Remember those Guinness commercials from the early 2000s with the tagline “Good things come to those who wait” (or maybe, if you predate the no-mess squeeze bottles, you remember the Heinz ketchup commercials with the same tagline from the 1980s)? In wage and hour law, good things come to those who document good wage and hour practices.
We have written in the past about the myth of unauthorized overtime. A recent California appellate case, Jong v. Kaiser Foundation Health Plan, shows how you can make unauthorized overtime’s impact on your business a myth, too. Under the FLSA, employees are entitled to pay for any time that they are “suffered or permitted” to work. The Jong case focuses on the exceedingly common fact pattern where a non-exempt employee (here an “Outpatient Pharmacy Manager” or “OPM”) claims that an employer’s “lofty expectations” forced him to work additional hours off the clock. Jong claimed that Kaiser held OPMs accountable for meeting certain budgets, and that he had been disciplined in part because overtime he reported caused him to exceed his targets. Sounds pretty typical so far, right?

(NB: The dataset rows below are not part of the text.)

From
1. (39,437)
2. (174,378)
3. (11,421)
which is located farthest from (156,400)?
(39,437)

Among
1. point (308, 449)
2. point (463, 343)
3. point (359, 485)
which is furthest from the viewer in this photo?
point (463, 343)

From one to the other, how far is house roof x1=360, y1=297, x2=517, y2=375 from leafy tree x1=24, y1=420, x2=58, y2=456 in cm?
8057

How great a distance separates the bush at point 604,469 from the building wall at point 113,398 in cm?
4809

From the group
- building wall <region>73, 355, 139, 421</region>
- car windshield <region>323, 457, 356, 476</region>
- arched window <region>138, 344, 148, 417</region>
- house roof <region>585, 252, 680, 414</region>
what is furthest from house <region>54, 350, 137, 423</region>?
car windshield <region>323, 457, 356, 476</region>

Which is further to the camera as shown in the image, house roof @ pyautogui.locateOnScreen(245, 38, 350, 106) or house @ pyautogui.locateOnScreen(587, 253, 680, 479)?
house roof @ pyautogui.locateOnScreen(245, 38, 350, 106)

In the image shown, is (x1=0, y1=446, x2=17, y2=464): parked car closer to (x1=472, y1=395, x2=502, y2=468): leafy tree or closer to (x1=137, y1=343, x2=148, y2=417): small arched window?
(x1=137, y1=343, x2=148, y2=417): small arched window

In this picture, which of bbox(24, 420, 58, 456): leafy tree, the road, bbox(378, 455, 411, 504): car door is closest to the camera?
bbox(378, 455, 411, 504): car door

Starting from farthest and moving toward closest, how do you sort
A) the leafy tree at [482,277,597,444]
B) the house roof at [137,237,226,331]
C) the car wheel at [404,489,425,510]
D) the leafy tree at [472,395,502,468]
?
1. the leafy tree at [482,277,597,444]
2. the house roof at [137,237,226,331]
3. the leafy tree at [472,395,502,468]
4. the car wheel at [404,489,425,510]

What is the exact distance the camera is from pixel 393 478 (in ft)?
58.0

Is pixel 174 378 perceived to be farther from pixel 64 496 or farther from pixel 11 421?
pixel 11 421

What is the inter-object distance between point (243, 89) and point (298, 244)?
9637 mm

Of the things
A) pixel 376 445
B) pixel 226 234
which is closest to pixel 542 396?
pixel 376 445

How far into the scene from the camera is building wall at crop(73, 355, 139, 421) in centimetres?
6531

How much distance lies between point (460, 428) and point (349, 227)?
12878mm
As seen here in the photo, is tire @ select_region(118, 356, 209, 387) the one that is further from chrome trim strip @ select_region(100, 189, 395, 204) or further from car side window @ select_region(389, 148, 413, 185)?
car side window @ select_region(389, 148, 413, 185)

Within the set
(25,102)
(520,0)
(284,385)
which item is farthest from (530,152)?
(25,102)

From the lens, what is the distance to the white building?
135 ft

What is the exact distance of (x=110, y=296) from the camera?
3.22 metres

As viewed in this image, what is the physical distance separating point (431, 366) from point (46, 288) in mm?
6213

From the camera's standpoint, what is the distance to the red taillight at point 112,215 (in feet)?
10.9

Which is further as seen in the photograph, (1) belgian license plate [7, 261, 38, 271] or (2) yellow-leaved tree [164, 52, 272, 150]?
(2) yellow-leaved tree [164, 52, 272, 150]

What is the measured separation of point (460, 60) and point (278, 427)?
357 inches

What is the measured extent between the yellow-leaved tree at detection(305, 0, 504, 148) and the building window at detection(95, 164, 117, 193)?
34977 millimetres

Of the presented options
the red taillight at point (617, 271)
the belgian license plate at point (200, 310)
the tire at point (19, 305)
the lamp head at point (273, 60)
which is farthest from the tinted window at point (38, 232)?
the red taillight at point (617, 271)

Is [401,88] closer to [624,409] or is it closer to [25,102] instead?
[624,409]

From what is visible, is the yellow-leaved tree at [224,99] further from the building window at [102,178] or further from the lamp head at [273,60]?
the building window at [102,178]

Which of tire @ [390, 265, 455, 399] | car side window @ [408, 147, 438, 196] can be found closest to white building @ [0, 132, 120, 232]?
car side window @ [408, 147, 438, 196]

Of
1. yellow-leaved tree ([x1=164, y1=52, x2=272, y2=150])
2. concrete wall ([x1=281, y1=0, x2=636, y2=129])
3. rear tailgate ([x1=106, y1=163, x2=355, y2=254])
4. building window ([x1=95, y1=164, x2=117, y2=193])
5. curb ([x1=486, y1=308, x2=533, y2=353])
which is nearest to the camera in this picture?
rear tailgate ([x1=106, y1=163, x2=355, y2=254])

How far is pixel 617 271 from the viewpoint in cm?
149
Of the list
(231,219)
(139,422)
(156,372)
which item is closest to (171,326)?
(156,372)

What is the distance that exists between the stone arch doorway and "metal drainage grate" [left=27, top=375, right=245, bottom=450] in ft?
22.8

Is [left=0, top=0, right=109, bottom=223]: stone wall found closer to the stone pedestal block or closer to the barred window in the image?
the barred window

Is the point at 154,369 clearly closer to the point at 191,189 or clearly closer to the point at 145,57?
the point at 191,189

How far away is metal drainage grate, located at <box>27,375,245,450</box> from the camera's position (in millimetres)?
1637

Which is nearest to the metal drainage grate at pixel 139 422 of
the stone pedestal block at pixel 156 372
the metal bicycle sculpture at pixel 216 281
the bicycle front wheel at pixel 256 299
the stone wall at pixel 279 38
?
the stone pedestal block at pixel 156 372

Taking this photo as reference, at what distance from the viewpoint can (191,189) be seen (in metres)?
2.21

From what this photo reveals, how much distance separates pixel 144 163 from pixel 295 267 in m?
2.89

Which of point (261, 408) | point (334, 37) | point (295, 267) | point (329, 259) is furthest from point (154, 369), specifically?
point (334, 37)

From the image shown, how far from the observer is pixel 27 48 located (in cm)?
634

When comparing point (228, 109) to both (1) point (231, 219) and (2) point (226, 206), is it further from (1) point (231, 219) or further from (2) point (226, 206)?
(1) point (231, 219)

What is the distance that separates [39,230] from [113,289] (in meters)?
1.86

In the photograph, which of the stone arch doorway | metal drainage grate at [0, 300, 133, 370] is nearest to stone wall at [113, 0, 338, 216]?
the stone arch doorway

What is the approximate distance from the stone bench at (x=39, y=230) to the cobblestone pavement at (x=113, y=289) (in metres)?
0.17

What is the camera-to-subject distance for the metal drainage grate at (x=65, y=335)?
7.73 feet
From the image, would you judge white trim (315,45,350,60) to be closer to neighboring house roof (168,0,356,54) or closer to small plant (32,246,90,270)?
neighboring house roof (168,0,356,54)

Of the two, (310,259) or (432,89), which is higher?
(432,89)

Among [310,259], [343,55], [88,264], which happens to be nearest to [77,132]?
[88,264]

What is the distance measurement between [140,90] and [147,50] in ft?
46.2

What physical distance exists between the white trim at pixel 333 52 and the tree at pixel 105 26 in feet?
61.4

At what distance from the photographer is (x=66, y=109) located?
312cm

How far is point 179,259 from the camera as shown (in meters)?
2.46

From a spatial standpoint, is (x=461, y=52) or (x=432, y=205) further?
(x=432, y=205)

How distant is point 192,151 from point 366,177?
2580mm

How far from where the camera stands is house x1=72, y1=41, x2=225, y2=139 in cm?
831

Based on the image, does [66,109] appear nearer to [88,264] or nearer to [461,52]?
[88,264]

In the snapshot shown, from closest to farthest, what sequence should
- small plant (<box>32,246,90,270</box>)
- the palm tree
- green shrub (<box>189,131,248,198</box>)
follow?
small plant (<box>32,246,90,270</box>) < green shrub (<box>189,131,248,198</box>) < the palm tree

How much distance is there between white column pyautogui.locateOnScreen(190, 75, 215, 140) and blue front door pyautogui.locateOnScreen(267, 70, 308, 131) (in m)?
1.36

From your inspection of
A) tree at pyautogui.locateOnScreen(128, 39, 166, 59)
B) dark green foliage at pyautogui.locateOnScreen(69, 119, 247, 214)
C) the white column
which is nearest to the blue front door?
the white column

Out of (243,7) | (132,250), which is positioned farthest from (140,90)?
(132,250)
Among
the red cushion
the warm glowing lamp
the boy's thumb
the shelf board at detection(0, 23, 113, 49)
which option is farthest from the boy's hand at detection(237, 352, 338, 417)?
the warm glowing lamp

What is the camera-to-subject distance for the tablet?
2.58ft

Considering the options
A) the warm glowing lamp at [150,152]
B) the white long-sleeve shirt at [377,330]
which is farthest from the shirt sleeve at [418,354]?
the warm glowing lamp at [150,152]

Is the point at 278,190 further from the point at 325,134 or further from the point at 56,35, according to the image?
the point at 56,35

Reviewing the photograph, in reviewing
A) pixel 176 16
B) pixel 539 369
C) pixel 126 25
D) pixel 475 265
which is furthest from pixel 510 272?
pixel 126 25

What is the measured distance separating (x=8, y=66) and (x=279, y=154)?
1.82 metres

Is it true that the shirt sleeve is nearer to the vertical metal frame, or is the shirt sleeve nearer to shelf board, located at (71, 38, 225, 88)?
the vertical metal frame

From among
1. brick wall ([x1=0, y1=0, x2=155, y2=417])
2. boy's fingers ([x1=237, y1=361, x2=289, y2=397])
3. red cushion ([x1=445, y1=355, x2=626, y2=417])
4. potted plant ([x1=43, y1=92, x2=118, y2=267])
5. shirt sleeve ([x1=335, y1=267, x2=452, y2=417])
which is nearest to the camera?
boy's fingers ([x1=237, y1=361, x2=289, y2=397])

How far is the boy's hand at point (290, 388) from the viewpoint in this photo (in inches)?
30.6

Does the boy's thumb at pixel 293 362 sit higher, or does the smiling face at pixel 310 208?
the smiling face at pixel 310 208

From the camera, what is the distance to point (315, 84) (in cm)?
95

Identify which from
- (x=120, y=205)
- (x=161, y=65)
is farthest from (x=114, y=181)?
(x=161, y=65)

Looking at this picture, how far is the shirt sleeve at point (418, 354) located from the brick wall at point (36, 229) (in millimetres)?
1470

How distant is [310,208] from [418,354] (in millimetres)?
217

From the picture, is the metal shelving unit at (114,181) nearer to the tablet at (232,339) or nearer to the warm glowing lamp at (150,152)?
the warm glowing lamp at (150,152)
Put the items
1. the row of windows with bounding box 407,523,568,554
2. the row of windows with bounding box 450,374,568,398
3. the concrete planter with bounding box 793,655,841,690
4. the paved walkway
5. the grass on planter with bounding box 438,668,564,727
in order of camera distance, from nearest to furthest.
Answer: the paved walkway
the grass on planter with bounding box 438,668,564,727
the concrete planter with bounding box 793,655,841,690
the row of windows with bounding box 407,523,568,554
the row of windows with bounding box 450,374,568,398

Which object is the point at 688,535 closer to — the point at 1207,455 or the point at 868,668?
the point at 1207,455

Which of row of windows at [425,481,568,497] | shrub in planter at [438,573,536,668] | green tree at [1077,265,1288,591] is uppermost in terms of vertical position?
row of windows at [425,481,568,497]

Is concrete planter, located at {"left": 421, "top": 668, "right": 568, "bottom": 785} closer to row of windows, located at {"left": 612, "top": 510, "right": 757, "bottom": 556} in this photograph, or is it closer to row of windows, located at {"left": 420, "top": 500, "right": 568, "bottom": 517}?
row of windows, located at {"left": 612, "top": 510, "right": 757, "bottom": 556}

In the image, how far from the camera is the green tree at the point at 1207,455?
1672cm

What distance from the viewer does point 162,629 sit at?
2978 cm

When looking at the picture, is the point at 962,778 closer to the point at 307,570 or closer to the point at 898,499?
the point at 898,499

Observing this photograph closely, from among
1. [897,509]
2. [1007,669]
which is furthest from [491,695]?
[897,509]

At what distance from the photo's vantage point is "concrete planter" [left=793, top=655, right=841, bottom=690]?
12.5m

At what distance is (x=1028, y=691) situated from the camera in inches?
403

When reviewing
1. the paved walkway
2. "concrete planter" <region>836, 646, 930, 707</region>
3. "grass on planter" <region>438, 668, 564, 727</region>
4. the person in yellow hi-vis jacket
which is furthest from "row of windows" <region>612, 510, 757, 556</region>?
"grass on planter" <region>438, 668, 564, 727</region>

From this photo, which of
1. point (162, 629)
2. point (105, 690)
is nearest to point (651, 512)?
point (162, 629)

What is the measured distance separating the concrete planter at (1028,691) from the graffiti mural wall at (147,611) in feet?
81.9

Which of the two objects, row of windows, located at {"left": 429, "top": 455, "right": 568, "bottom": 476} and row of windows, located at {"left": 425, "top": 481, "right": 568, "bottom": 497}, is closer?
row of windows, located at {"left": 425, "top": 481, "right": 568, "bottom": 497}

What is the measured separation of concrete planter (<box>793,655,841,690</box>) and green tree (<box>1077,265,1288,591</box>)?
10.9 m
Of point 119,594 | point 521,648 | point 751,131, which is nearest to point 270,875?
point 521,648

The California court refused to hold Kaiser liable for the alleged overtime because Jong could not show that Kaiser had any knowledge (actual or constructive) that Jong actually worked overtime. How is that possible? According to Jong’s own testimony, Kaiser had a clear policy to pay employees for all hours worked, including overtime, and was not contingent on obtaining prior approval. Kaiser’s policies also required OPMs to use its tracking system to account for all hours worked. Worse for Jong, he had to admit that Kaiser had told him he was eligible to work overtime hours, that it had never denied his request to work overtime, that he had always been paid for all of the hours worked he reported, and that no one from Kaiser had ever told him to work off the clock. Indeed, evidence in the record showed that, in response to concerns that pharmacy employees were working off the clock, Kaiser had e-mailed its area pharmacy directors instructing them to tell staff “that working off the clock is unacceptable” and directing them to require OPMs to sign an attestation that “working off the clock is a violation of policy and may subject them to discipline.”
The appellate court concluded that Jong had failed to provide evidence that Kaiser was aware he had allegedly worked off the clock, and his claims were dismissed. Kaiser didn’t get off scot-free, though. The court refused to dismiss claims by two other OPMs who had demonstrated evidence that their area pharmacy directors were aware of their alleged off the clock work.
Kaiser’s success—and its failures—demonstrate why documenting policies and actually following them consistently are critical. So how can you survive “unauthorized overtime” claims? First, have a clear policy stating that you will pay employees for all hours worked and that working unauthorized overtime could subject them to discipline. It is perfectly legal to require employees to obtain authorization before working overtime hours, and to counsel or discipline employees who fail to follow this policy. Then, follow through by reminding employees of your policies. If overtime requires advance approval, make sure the employees understand this and are put on notice of the disciplinary consequences of working unauthorized overtime without such approval may result in discipline (and, yes, it is okay to be diplomatic and understanding on first offenses—not everything that happens to your employees is an opportunity to discipline them). Most importantly, make sure that employees record all of their time and that you properly pay them for all of it, whether authorized or not.
Kaiser’s partial victory shows how a commitment to establishing, communicating, and consistently enforcing off the clock and overtime policies can pay off for employers. The unauthorized overtime claims you DON’T get as a result will save you enough to enjoy a few extra pints of Guinness and some extra ketchup with your burger.